HE WAS ONE of us, I always say, a child of the '60s and '70s, an antiwar protester, an idealist, and very clever to boot. Moreover, he knew poverty and family hardship firsthand. It was in his soul to try to make the world a better place, you would have thought. But he blew it, for himself, his country, and all of us. If an artist were commissioned to paint the eight years of the presidency of Bill Clinton it would be a landscape of missed opportunities.
He won the presidency at a time when America was arguably ready for anything. The Cold War that had consumed the energy of a whole generation was over. Major war was a distant memory. America was about to enter a new era of prosperity. He had the great facility of communication, and the American public was prepared to lean over backward to allow this relatively young man to pick up the mantle of the assassinated John F. Kennedy and lead it into new pastures.
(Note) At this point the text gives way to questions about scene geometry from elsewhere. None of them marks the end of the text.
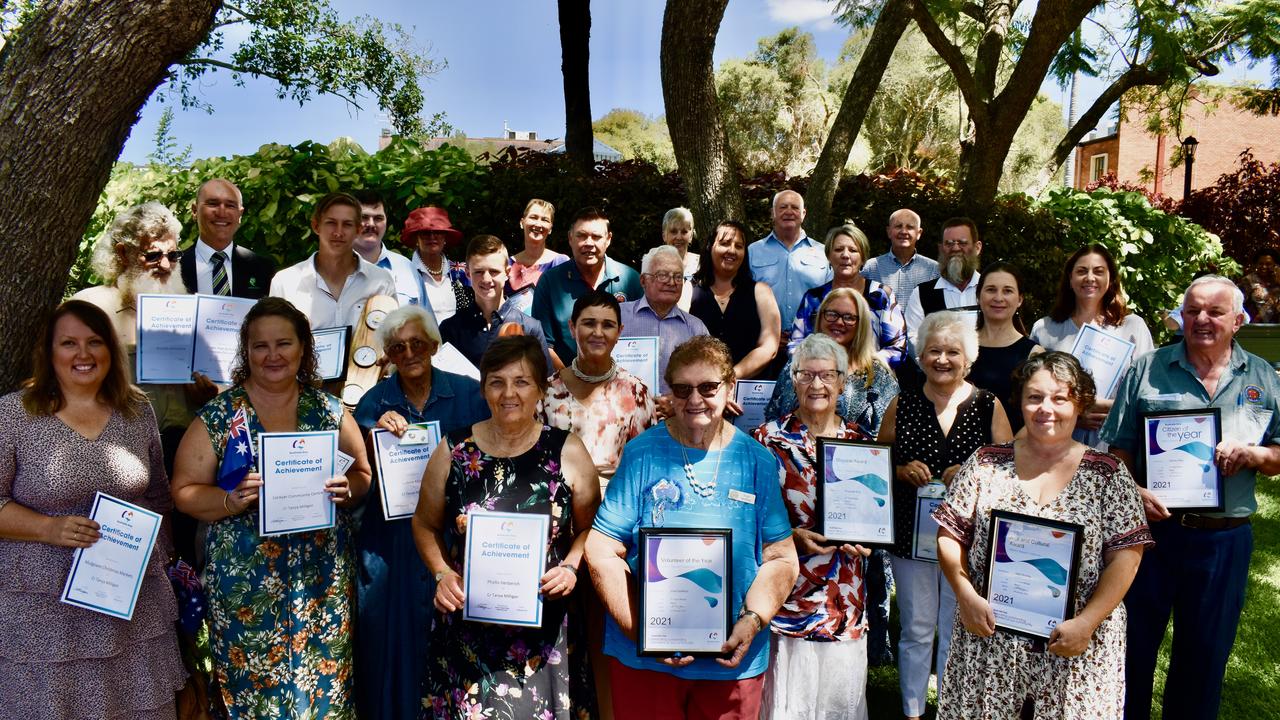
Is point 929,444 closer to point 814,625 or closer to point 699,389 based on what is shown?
point 814,625

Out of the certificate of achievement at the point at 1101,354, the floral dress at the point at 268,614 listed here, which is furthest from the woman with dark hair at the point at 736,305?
the floral dress at the point at 268,614

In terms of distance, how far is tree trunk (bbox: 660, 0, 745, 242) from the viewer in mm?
7594

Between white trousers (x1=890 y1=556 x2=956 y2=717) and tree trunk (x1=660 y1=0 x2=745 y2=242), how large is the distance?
435 cm

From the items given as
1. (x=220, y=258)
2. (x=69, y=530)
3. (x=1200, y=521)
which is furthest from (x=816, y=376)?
(x=220, y=258)

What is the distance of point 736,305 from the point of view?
19.6 feet

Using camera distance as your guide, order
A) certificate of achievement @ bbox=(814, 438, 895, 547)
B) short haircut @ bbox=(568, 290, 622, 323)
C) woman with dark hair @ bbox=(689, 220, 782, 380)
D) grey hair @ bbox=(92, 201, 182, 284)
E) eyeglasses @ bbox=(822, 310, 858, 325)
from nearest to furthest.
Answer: certificate of achievement @ bbox=(814, 438, 895, 547) → short haircut @ bbox=(568, 290, 622, 323) → grey hair @ bbox=(92, 201, 182, 284) → eyeglasses @ bbox=(822, 310, 858, 325) → woman with dark hair @ bbox=(689, 220, 782, 380)

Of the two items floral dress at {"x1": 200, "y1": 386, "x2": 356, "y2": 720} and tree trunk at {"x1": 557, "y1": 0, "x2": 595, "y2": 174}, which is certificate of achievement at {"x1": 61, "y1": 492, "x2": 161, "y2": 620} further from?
tree trunk at {"x1": 557, "y1": 0, "x2": 595, "y2": 174}

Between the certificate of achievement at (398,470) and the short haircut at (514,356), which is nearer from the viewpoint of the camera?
the short haircut at (514,356)

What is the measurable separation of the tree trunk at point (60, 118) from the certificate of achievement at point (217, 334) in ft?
2.16

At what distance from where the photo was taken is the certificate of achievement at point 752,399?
5.22 meters

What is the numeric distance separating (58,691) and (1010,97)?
10601 millimetres

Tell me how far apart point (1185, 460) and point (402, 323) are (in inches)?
150

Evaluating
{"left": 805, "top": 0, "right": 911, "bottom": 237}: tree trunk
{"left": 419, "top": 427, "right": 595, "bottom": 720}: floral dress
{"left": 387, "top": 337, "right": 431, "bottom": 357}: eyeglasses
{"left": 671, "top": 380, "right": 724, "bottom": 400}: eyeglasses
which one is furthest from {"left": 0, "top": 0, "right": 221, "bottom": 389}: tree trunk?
{"left": 805, "top": 0, "right": 911, "bottom": 237}: tree trunk

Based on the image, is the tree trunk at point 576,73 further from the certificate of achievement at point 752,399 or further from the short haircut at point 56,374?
the short haircut at point 56,374
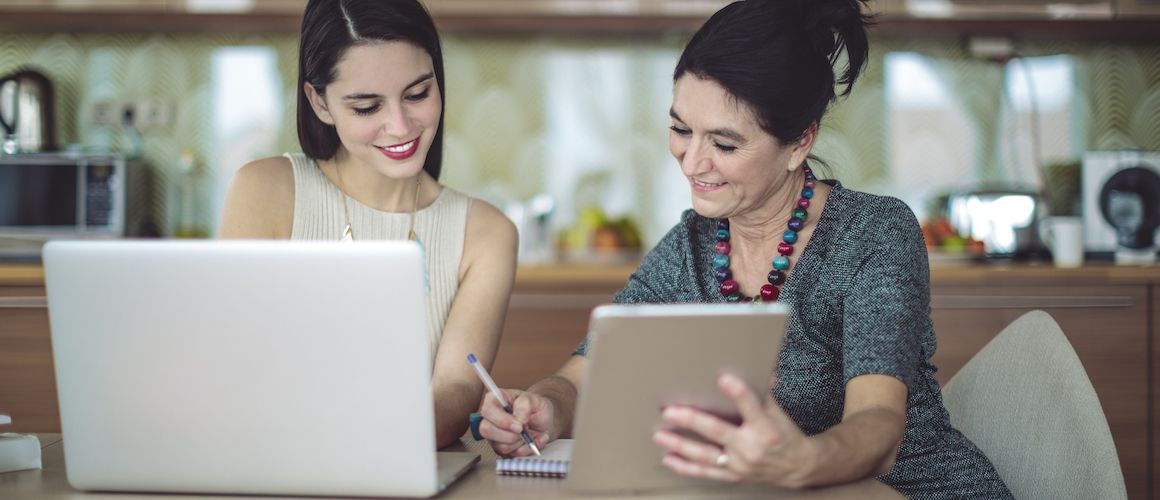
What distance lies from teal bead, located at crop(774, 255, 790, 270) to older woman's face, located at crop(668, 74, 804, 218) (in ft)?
0.28

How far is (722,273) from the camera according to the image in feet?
5.14

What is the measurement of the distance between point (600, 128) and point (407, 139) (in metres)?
2.05

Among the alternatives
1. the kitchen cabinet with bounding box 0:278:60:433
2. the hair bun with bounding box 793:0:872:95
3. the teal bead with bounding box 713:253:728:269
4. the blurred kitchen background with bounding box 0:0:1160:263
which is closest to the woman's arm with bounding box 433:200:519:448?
the teal bead with bounding box 713:253:728:269

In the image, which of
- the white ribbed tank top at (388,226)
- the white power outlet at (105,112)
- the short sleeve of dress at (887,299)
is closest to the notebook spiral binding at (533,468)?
the short sleeve of dress at (887,299)

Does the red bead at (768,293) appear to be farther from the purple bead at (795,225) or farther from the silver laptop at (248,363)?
the silver laptop at (248,363)

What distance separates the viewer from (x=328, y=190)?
5.85 ft

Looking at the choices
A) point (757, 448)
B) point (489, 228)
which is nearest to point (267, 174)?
point (489, 228)

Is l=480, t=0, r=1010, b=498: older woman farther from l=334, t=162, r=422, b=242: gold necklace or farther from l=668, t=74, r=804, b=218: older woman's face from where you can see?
l=334, t=162, r=422, b=242: gold necklace

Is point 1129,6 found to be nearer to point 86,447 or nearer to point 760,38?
point 760,38

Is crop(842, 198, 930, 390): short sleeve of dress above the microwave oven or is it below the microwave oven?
below

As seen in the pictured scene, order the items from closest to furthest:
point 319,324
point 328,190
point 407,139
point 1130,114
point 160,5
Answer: point 319,324, point 407,139, point 328,190, point 160,5, point 1130,114

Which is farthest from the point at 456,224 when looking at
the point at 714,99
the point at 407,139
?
the point at 714,99

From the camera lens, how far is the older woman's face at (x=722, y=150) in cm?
145

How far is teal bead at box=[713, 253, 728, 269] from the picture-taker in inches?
61.9
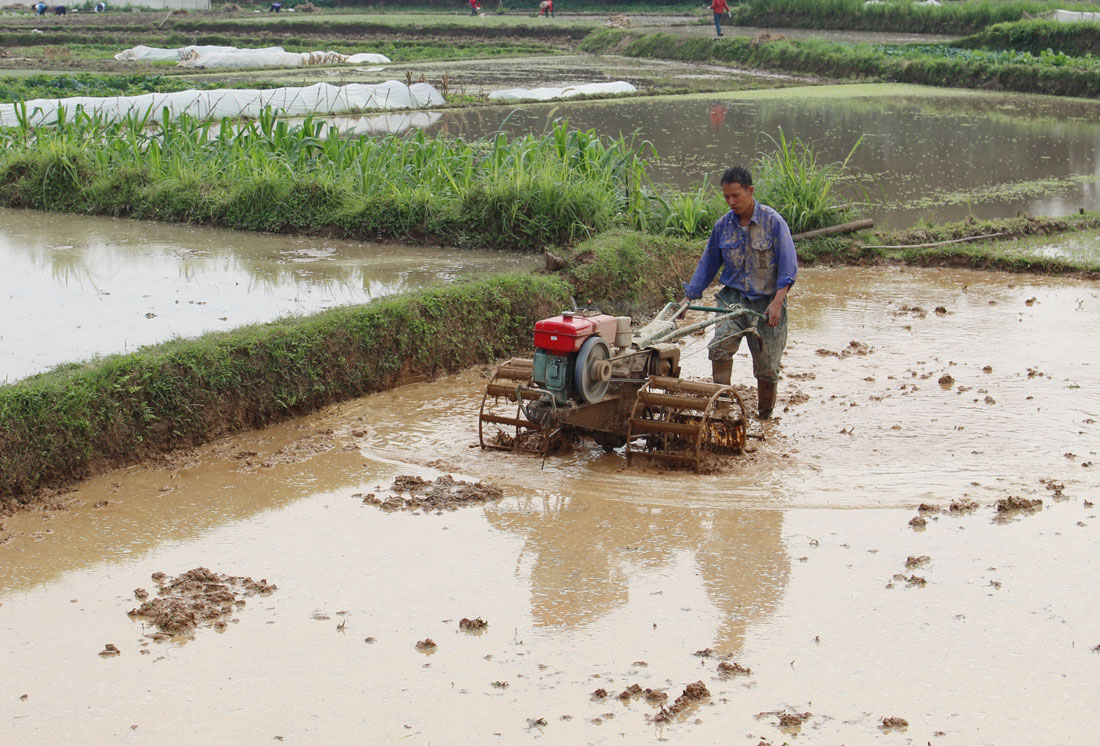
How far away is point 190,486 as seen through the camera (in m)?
4.54

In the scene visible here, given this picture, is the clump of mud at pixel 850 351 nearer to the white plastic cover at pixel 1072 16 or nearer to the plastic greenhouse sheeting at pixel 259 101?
the plastic greenhouse sheeting at pixel 259 101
He didn't do it. It quickly turned out that he had no vision, no deep convictions, and no overriding purpose. One of his first acts, presumably to quiet the Pentagon, which was nervous and antagonistic because of his dodging the Vietnam War draft, was to launch a cruise missile attack on Iraq. Eight years of bombing Iraq have taken the undermining of Saddam Hussein not one step forward, and the American-led embargo, meanwhile, has created enormous suffering for the ordinary people of Iraq, in particular the children.
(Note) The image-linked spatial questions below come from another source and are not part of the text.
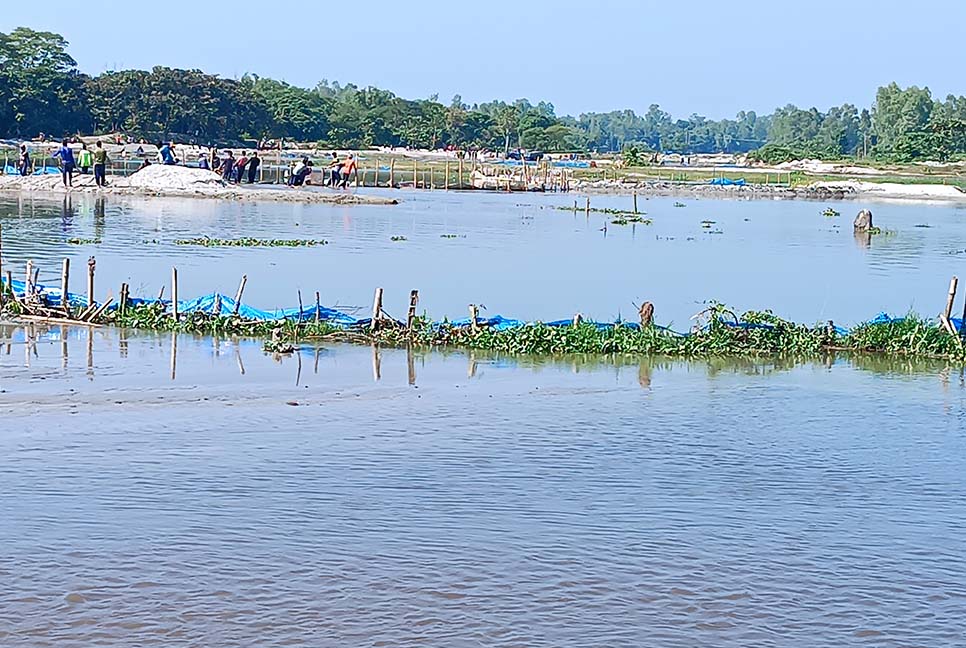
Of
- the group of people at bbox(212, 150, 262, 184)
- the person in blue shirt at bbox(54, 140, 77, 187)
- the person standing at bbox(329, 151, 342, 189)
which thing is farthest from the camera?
the person standing at bbox(329, 151, 342, 189)

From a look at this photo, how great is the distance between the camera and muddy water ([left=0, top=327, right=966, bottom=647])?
27.9 ft

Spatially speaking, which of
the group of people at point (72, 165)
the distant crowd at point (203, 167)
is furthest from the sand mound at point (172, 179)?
the distant crowd at point (203, 167)

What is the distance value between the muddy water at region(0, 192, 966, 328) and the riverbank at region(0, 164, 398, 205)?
186 centimetres

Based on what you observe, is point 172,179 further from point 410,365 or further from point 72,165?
point 410,365

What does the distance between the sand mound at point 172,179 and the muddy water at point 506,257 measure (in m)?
2.73

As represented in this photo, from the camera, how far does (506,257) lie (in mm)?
31625

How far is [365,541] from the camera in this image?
9.86 metres

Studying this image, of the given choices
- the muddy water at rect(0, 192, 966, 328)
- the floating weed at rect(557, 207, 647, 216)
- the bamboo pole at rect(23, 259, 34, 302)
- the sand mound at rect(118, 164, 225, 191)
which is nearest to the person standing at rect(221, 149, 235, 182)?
the sand mound at rect(118, 164, 225, 191)

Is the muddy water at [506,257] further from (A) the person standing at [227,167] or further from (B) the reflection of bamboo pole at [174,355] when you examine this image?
(A) the person standing at [227,167]

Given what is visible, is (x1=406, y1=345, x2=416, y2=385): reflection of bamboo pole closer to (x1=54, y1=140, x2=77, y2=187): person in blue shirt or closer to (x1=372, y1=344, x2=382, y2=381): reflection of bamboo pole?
(x1=372, y1=344, x2=382, y2=381): reflection of bamboo pole

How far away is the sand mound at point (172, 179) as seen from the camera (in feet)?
156

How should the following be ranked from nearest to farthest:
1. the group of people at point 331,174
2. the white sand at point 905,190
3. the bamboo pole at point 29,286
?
the bamboo pole at point 29,286
the group of people at point 331,174
the white sand at point 905,190

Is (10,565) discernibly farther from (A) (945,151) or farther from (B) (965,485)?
(A) (945,151)

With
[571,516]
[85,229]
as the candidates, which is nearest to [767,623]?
[571,516]
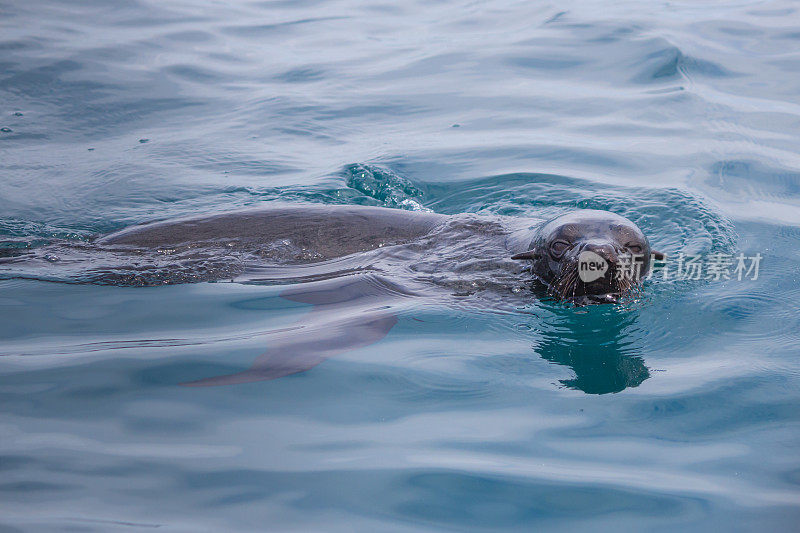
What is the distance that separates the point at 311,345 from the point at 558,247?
1639 millimetres

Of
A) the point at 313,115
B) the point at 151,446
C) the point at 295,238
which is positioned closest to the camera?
the point at 151,446

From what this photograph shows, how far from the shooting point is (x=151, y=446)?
324cm

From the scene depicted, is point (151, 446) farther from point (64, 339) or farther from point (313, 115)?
point (313, 115)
A short while after the cruise missile attack he made the decision to pull American troops out of Somalia, where they were supposed to be part of a United Nations peace-keeping force. In fact they had operated independently under the direct authority of US Southern Command in Florida and had decided to engage in combat with one of the rebel leaders in a very non-UN way. It led to the deaths of 18 American soldiers.
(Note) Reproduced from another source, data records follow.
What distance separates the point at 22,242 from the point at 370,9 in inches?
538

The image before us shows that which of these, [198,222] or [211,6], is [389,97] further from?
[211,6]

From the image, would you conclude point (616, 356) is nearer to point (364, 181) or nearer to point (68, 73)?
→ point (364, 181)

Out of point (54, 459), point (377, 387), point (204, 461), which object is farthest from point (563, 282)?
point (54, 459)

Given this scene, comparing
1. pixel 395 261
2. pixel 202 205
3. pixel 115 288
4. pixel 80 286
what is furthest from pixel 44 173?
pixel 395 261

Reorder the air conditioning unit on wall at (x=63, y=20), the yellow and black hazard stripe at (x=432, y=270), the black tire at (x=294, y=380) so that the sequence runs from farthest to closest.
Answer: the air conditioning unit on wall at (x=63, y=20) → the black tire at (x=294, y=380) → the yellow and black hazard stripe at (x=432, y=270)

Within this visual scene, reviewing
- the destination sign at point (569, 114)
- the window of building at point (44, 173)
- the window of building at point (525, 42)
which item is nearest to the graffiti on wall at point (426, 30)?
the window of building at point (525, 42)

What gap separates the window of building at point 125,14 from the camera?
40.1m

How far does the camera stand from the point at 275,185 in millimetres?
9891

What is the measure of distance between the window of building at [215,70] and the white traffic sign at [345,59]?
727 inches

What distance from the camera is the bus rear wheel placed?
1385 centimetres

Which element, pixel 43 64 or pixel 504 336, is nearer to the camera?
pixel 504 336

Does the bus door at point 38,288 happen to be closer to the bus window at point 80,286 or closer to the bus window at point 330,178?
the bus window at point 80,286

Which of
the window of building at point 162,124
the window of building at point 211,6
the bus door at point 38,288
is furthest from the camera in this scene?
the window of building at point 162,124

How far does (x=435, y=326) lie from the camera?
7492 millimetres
Instead of taking the blame himself, Clinton turned on the UN. For the rest of his term the UN has remained the bete noire of much of the American public, an easy target for Senator Jesse Helms, who has tried to starve it of US funding. This should have been the era of the UN coming into its own with the Security Council working in harmony, as the charter mandated, to end ''the scourge of war.'' Ironically, there was more of this under his predecessor, George Bush, than there was in Clinton's own administration.
Indeed, substantive progress in building a sane and sober relationship with post-communist Russia occurred more under Bush than Clinton. Under Bush there was serious nuclear disarmament. Under Clinton, as former Soviet president Mikhail Gorbachev recently observed, ''disarmament moved further during the last phase of the Cold War than during the period at its end.''
For all Bush's conservatism there was no indication that he had serious thoughts of expanding NATO up to the frontiers of Russia. Yet, in an effort to woo Polish, Baltic, and other East European votes, Clinton promised to do - and did - exactly that. As George Kennan, the great Russian expert and former ambassador to Moscow, has observed, ''It was the most fateful error of American policy in the entire post-Cold War era.'' From then on the relationship with Russia was doomed to be an uncertain and difficult one; before the United States had had the chance of making Russia a real friend, even a part of the Western world.
Even modest steps forward to cap the nuclear genie came to naught. Clinton lost the Senate vote on ratification of the Test Ban Treaty, an American initiative and a key element in forestalling nuclear proliferation, because he left it to the last minute to campaign publicly for it. It fell between his open fingers much to dismay of his Western allies and added to the widening malaise that said in effect, ''If the West is not interested in taking serious steps toward nuclear disarmament, why should we?'' India and Pakistan's decision to go openly nuclear owes much to the climate of opinion that Clinton's lack of activity on nuclear issues engendered.
It was the same at home. A run of appalling murders in schools by pupils toting guns should have sparked Clinton into action. He should have told the American public that this was the last straw, that the gun lobby had gone too far, and that it was time to join the civilized consensus in the rest of the West and disarm at home. After his 1996 reelection he had nothing to lose. He could afford, if necessary, to be unpopular.
But then he would have to have been a different kind of character. As Pulitzer Prize-winner Paul Greenberg says, ''Clinton has gone through life careless about other people. He has no moral compass. There is a lot of sentimentality in the man. He can be sentimental about others, but he's mainly sentimental about himself.''
Now it's goodbye to President Clinton. It should not be a fond farewell. The great historical opportunity that was open to him was squandered. Our generation's big chance to build a better world was frittered away.
Jonathan Power is a columnist based in London.